04 febbraio, 2014

THE WOLF OF WALL STREET: LE FOLLIE DELL’ ALTA FINANZA NELLA NUOVA MARATONA DI SCORSESE. Di Francesco Vignaroli


Cortona, Cinema Teatro Signorelli, domenica 2 febbraio 2014

L’ascesa e la rovina di Jordan Belfort (Di Caprio), broker newyorkese senza scrupoli che diventa milionario rifilando pacchi su pacchi a milioni di sprovveduti investitori statunitensi attraverso la “Stratton Oakmont”, la società da lui stesso fondata partendo da un ex-garage come ufficio e da una scalcagnata banda di perdigiorno come collaboratori. La scalata verso le vette dell’alta finanza da parte del rampante “Lupo di Wall Street”, come lo ribattezza la rivista “Forbes”, sembra inarrestabile, e tutti i suoi sogni finiscono per realizzarsi uno dopo l’altro –auto, donne, case, barche…cosa volete che desideri un arrivista ?!- almeno finché l’FBI non decide di ficcare il naso nelle fortune della società…ed il passaggio dall’altare alla polvere (tanta, bianca), grazie anche agli incredibili errori compiuti dai collaboratori, è rapido!

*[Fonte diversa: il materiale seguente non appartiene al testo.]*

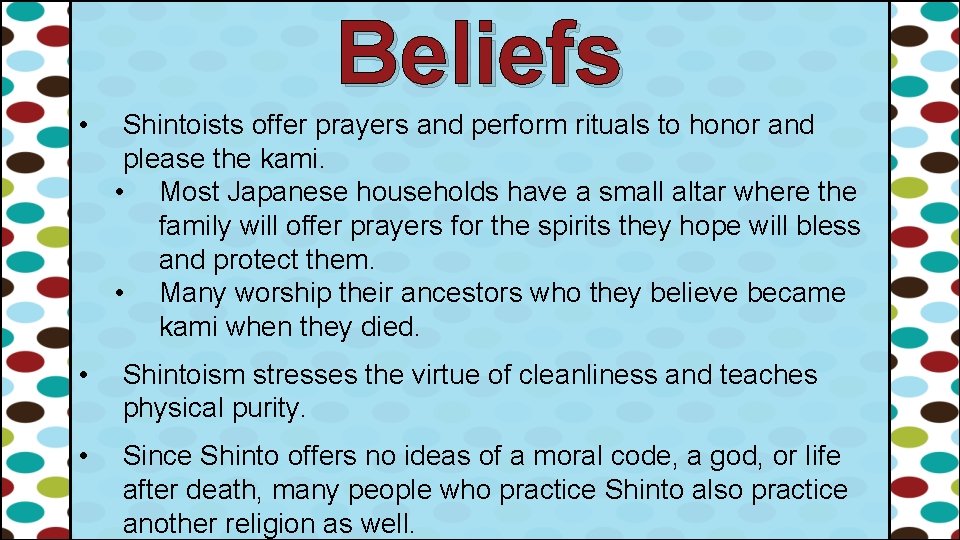 Beliefs

• Shintoists offer prayers and perform rituals to honor and please the kami.
  • Most Japanese households have a small altar where the family will offer prayers for the spirits they hope will bless and protect them.
  • Many worship their ancestors who they believe became kami when they died.

• Shintoism stresses the virtue of cleanliness and teaches physical purity.

• Since Shinto offers no ideas of a moral code, a god, or life after death, many people who practice Shinto also practice another religion as well.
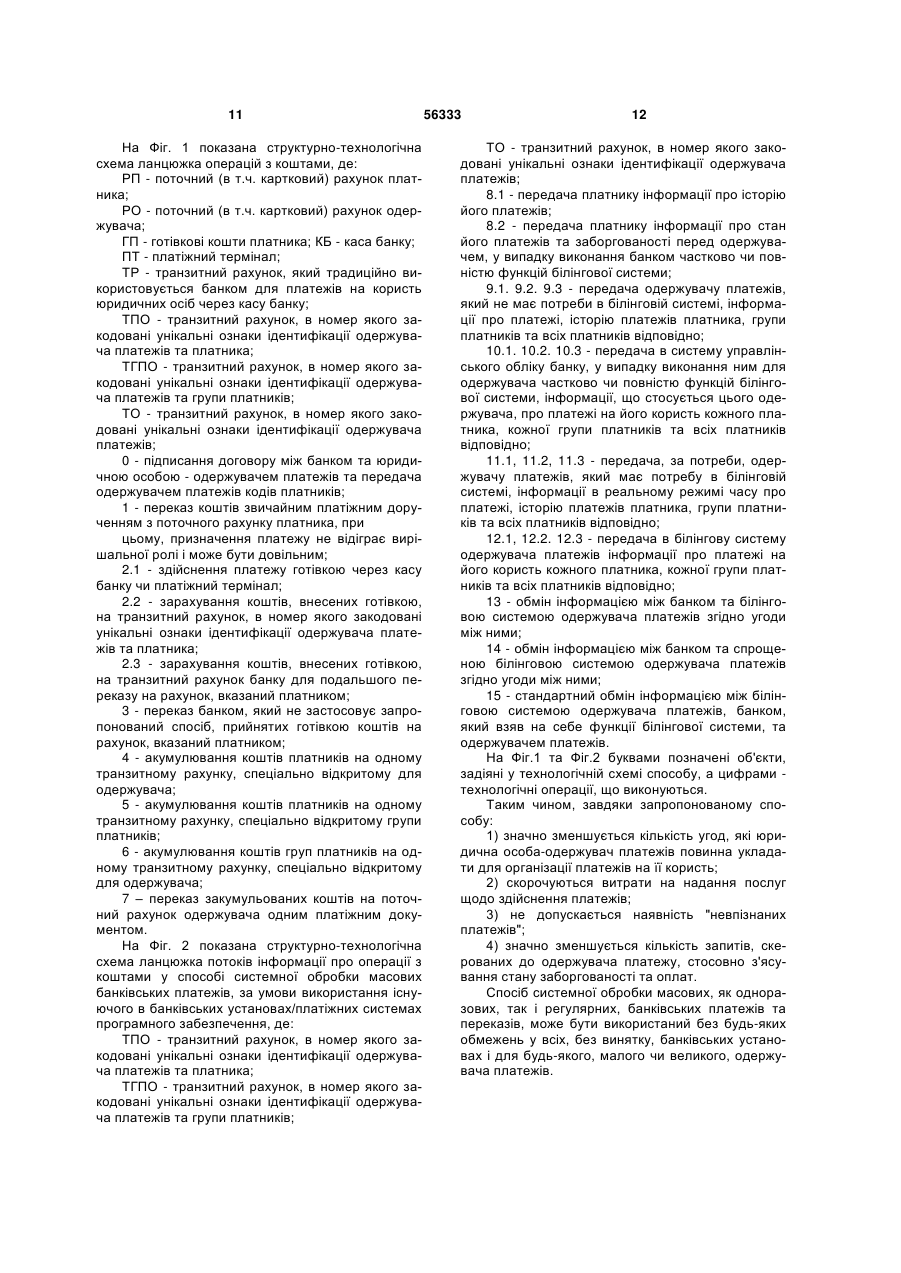 11 56333 12

На Фіг. 1 показана структурно-технологічна схема ланцюжка операцій з коштами, де:

РП - поточний (в т.ч. картковий) рахунок платника;

РО - поточний (в т.ч. картковий) рахунок одержувача;

ГП - готівкові кошти платника; КБ - каса банку;

ПТ - платіжний термінал;

ТР - транзитний рахунок, який традиційно використовується банком для платежів на користь юридичних осіб через касу банку;

ТПО - транзитний рахунок, в номер якого закодовані унікальні ознаки ідентифікації одержувача платежів та платника;

ТГПО - транзитний рахунок, в номер якого закодовані унікальні ознаки ідентифікації одержувача платежів та групи платників;

ТО - транзитний рахунок, в номер якого закодовані унікальні ознаки ідентифікації одержувача платежів;

0 - підписання договору між банком та юридичною особою - одержувачем платежів та передача одержувачем платежів кодів платників;

1 - переказ коштів звичайним платіжним дорученням з поточного рахунку платника, при

цьому, призначення платежу не відіграє вирішальної ролі і може бути довільним;

2.1 - здійснення платежу готівкою через касу банку чи платіжний термінал;

2.2 - зарахування коштів, внесених готівкою, на транзитний рахунок, в номер якого закодовані унікальні ознаки ідентифікації одержувача платежів та платника;

2.3 - зарахування коштів, внесених готівкою, на транзитний рахунок банку для подальшого переказу на рахунок, вказаний платником;

3 - переказ банком, який не застосовує запропонований спосіб, прийнятих готівкою коштів на рахунок, вказаний платником;

4 - акумулювання коштів платників на одному транзитному рахунку, спеціально відкритому для одержувача;

5 - акумулювання коштів платників на одному транзитному рахунку, спеціально відкритому групи платників;

6 - акумулювання коштів груп платників на одному транзитному рахунку, спеціально відкритому для одержувача;

7 – переказ закумульованих коштів на поточний рахунок одержувача одним платіжним документом.

На Фіг. 2 показана структурно-технологічна схема ланцюжка потоків інформації про операції з коштами у способі системної обробки масових банківських платежів, за умови використання існуючого в банківських установах/платіжних системах програмного забезпечення, де:

ТПО - транзитний рахунок, в номер якого закодовані унікальні ознаки ідентифікації одержувача платежів та платника;

ТГПО - транзитний рахунок, в номер якого закодовані унікальні ознаки ідентифікації одержувача платежів та групи платників;

ТО - транзитний рахунок, в номер якого закодовані унікальні ознаки ідентифікації одержувача платежів;

8.1 - передача платнику інформації про історію його платежів;

8.2 - передача платнику інформації про стан його платежів та заборгованості перед одержувачем, у випадку виконання банком частково чи повністю функцій білінгової системи;

9.1. 9.2. 9.3 - передача одержувачу платежів, який не має потреби в білінговій системі, інформації про платежі, історію платежів платника, групи платників та всіх платників відповідно;

10.1. 10.2. 10.3 - передача в систему управлінського обліку банку, у випадку виконання ним для одержувача частково чи повністю функцій білінгової системи, інформації, що стосується цього одержувача, про платежі на його користь кожного платника, кожної групи платників та всіх платників відповідно;

11.1, 11.2, 11.3 - передача, за потреби, одержувачу платежів, який має потребу в білінговій системі, інформації в реальному режимі часу про платежі, історію платежів платника, групи платників та всіх платників відповідно;

12.1, 12.2. 12.3 - передача в білінгову систему одержувача платежів інформації про платежі на його користь кожного платника, кожної групи платників та всіх платників відповідно;

13 - обмін інформацією між банком та білінговою системою одержувача платежів згідно угоди між ними;

14 - обмін інформацією між банком та спрощеною білінговою системою одержувача платежів згідно угоди між ними;

15 - стандартний обмін інформацією між білінговою системою одержувача платежів, банком, який взяв на себе функції білінгової системи, та одержувачем платежів.

На Фіг.1 та Фіг.2 буквами позначені об'єкти, задіяні у технологічній схемі способу, а цифрами - технологічні операції, що виконуються.

Таким чином, завдяки запропонованому способу:

1) значно зменшується кількість угод, які юридична особа-одержувач платежів повинна укладати для організації платежів на її користь;

2) скорочуються витрати на надання послуг щодо здійснення платежів;

3) не допускається наявність "невпізнаних платежів";

4) значно зменшується кількість запитів, скерованих до одержувача платежу, стосовно з'ясування стану заборгованості та оплат.

Спосіб системної обробки масових, як одноразових, так і регулярних, банківських платежів та переказів, може бути використаний без будь-яких обмежень у всіх, без винятку, банківських установах і для будь-якого, малого чи великого, одержувача платежів.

Per raccontare tutta la pazzia, l’amoralità e la volgarità che caratterizzano (solo in parte?) il mondo della finanza americano, Scorsese sceglie il registro del grottesco, mostrandoci con una ripetitività meccanica, quasi ossessiva, soprattutto nella prima metà (l’ascesa) di questo film fluviale, l’aberrante routine di eccessi d’ogni tipo (chimici, sessuali, verbali, comportamentali…) praticati da un semi-dio e dai suoi seguaci, tutti evidentemente afflitti da un colossale (e in parte, ma solo in parte, artificialmente indotto) delirio di onnipotenza, tutti convinti della propria immortalità. I pochi momenti veramente drammatici -che trovano posto prevalentemente nella seconda parte dell’opera (la caduta), più meditativa e contenuta-, (la lite tra Jordan e la prima moglie, la tentata fuga in macchina di un Jordan strafatto con la figlioletta, l’arresto nel finale) o toccanti (il ricordo della triste situazione economica e personale della collaboratrice, “resuscitata” grazie all’interessamento del munifico demiurgo), finiscono inevitabilmente per essere riassorbiti nel gorgo patetico e surreale che è diventata la vita di Jordan, un uomo che ha perso quasi ogni contatto con la realtà, stravolto tanto dalle droghe sintetiche –in certi momenti, sembra quasi di ritrovarsi in un “TRAINSPOTTING” versione USA- quanto dalla “DROGA PIU’ POTENTE DI TUTTE: IL DENARO”. Solo l’arresto ed il conseguente crollo del suo impero sembrano -sembrano!- riportare il protagonista con i piedi per terra, salvo poi ritrovarlo di nuovo, irriducibile, con lo stesso entusiasmo di un tempo, ad indottrinare aspiranti ricchi sui metodi della persuasione (“CORAGGIO: VENDIMI QUESTA PENNA!... PER VENDERE LA PENNA DEVI CREARNE IL BISOGNO!”), in Nuova Zelanda…del resto, si sa che il Lupo perde il pelo, ma non il vizio!




Dietro la parvenza di una commedia grottesca tutta baccanali e gioia-desiderio(illusione) di vivere, si cela forse il film più duro e impietoso di Scorsese, che irride il capitalismo americano con uno sguardo di implacabile lucidità, mai partecipe né tantomeno complice, ribaltando il mito-cardine dell’individualismo americano, quello del “self-made man”, in “self-destruction man”. L’unico appunto che mi sento di muovere a “THE WOLF OF WALL STREET” riguarda il fatto che la storia, soprattutto nella prima parte, risulta un po’ appesantita da certe lungaggini di troppo,   causate forse dall’intento, da parte del regista, di calcare la mano il più possibile nel rappresentare la degenerazione dell’ambiente finanziario, a costo, quindi, di incappare in qualche barocchismo (sia visivo che narrativo) nel mettere in scena le perip(a)zie di Belfort & soci, in questo assecondato da un DiCaprio (premiato ai recenti “GOLDEN GLOBE AWARDS”come miglior attore protagonista) costantemente sopra le righe, la cui forsennata recitazione a tratti avvince (vedi i monologhi rivolti al personale), mentre in altri lascia qualche perplessità in quanto a senso della misura…a proposito di DiCaprio: ma quando si decideranno, i direttori del doppiaggio italiano, a rendersi conto che l’attore è cresciuto sia anagraficamente che artisticamente e che quindi necessita di una voce più “adulta”?